# NC Shelter will gass all animals 12/22 please resuce or adopt



## Betttie (Jun 11, 2008)

If you can save a life. What a horrible thing to do to kill animals at any time but the week of Christmas !!


http://itsrainingcatsdogsglixman.blogspot.com/2008/12/december-20-2008-animals-will-all-be_20.html


----------



## zimandtakandgrrandmimi (May 8, 2008)

....and on my birthday too...

What a lovely state I live in..


----------



## Betttie (Jun 11, 2008)

I know it is very sad.

Happy Birthday and Merry Christmas.

There are people working in the state to stop the use of gas chambers in the shelters. I posted a couple links on my blog.

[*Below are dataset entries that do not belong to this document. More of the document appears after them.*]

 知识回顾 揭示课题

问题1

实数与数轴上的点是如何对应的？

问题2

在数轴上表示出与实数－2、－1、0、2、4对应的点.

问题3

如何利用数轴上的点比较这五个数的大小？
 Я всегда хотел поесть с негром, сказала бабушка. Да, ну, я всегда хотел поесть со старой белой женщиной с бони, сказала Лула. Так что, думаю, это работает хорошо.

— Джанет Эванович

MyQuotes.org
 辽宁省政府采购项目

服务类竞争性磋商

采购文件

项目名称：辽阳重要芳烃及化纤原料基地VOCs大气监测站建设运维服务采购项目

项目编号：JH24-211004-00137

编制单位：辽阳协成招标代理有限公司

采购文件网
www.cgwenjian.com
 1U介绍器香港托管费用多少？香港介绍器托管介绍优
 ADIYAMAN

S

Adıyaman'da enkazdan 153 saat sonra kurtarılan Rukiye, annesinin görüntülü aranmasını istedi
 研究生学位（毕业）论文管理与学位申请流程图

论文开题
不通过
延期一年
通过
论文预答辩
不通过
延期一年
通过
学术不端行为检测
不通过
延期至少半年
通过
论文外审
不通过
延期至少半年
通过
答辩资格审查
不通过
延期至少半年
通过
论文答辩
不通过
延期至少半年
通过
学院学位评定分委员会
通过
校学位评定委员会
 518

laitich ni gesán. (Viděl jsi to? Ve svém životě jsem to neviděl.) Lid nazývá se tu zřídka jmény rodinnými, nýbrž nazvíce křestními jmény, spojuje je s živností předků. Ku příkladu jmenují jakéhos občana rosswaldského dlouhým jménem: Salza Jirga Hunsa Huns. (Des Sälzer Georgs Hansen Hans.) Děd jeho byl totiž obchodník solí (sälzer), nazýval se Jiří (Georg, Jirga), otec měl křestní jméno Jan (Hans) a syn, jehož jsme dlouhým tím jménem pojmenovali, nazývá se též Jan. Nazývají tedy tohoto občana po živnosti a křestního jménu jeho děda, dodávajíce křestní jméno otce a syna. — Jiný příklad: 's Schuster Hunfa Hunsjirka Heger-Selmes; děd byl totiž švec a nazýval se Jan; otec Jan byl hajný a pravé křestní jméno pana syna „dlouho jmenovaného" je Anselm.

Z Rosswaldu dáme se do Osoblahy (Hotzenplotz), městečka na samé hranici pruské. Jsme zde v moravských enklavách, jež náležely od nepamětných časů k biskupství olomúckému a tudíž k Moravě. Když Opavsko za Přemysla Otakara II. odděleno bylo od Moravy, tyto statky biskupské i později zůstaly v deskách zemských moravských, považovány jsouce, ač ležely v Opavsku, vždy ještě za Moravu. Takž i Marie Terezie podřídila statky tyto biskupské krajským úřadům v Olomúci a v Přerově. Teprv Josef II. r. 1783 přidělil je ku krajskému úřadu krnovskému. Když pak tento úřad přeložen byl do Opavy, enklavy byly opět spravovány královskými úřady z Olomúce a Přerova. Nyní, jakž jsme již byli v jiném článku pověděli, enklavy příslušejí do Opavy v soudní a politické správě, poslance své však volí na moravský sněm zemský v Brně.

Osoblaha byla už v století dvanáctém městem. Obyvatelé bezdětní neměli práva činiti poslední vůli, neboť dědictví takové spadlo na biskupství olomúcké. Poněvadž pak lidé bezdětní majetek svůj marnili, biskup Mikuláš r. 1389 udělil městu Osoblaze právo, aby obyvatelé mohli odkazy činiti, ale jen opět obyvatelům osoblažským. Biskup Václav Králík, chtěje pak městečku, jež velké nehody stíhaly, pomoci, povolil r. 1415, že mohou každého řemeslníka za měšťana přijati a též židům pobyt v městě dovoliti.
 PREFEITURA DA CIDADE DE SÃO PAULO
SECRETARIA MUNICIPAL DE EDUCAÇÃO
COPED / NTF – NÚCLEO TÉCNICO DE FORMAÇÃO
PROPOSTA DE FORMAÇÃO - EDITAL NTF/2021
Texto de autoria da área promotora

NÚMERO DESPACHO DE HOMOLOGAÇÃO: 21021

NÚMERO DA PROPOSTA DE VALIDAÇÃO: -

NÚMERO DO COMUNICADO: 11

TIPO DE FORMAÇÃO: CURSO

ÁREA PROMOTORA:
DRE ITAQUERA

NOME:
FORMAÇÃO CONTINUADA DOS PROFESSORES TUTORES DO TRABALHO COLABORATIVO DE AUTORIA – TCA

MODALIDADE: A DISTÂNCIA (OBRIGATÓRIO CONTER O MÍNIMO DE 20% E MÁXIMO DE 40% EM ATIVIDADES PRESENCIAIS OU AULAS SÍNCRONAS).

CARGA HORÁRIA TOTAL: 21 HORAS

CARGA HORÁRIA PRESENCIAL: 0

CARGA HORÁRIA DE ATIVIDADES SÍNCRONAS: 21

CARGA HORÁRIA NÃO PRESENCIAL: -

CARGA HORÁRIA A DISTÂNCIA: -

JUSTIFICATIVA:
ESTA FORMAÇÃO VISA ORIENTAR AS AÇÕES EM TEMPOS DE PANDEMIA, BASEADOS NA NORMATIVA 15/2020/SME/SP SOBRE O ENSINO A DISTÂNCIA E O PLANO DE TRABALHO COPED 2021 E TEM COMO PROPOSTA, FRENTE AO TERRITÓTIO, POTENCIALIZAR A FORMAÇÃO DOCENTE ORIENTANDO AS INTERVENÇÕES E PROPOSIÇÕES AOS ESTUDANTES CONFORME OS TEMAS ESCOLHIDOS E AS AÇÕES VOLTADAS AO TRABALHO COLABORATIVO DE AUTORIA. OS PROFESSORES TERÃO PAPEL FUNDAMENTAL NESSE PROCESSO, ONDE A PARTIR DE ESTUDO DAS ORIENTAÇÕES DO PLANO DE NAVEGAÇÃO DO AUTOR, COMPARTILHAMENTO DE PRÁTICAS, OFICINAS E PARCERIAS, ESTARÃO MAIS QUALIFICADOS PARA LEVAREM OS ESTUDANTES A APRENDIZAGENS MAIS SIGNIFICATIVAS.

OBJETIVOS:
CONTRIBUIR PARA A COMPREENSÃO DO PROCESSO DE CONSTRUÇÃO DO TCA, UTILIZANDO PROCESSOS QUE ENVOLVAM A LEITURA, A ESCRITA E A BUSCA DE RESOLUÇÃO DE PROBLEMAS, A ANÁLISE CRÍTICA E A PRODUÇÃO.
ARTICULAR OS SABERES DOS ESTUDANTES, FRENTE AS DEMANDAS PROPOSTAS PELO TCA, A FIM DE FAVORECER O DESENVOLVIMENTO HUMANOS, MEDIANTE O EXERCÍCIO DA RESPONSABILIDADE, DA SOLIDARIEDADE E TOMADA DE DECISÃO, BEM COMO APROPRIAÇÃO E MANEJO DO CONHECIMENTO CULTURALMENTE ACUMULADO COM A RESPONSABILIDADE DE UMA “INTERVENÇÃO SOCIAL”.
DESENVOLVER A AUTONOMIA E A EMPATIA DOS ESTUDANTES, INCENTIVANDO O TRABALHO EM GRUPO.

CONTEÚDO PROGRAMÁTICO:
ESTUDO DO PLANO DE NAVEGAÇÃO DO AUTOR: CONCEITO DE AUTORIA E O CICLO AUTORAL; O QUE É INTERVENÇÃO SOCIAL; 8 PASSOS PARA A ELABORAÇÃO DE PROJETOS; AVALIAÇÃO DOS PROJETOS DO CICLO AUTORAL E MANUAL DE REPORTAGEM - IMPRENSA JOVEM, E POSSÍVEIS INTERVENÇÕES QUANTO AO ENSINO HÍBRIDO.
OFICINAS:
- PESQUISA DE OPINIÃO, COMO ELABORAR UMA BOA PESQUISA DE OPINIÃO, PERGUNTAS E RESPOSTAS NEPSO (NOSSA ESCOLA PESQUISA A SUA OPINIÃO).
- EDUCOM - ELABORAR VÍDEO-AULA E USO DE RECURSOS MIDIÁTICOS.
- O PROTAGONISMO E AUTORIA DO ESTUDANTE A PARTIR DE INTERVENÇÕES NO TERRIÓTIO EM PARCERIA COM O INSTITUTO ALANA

I really hope the rescue groups in NC save the animals at this pound. Usually this time of year people's hearts open more. With the down turn in the economy I hope peoples' hearts still are open. Many of these dogs could be former loved pets. Can you imagine a beloved pets being gassed. It is beyond heartbreaking. people think gassing means going to sleep. Gassing is not painless. The animals suffer. I hope NC will stop gassing and soon.


----------



## 5 s corral (Dec 31, 2007)

how sad 

jamie


----------



## Inga (Jun 16, 2007)

It is a horrid way to go and it is fear and pain as they are shoved into large boxes in large groups. Very sad. I hope it will stop.


----------



## lizalots (Aug 29, 2008)

That makes me sick. Really, really sick.


----------



## Betttie (Jun 11, 2008)

Yes it is horrible. There is some good news. Read the update on the link if you'd like. I am not sure how many animals were rescued or adopted. I listed some.
It is sad for the ones who didn't make it but at least some did.
Spay and neuter is so important. Please support your local rescues and spay neuter programs.

The link has animals from Robeson and Clayton who were rescued. I had a computer glitch and the indidvidual posts for each of these shelters merged. I can't figure out the html problem.


----------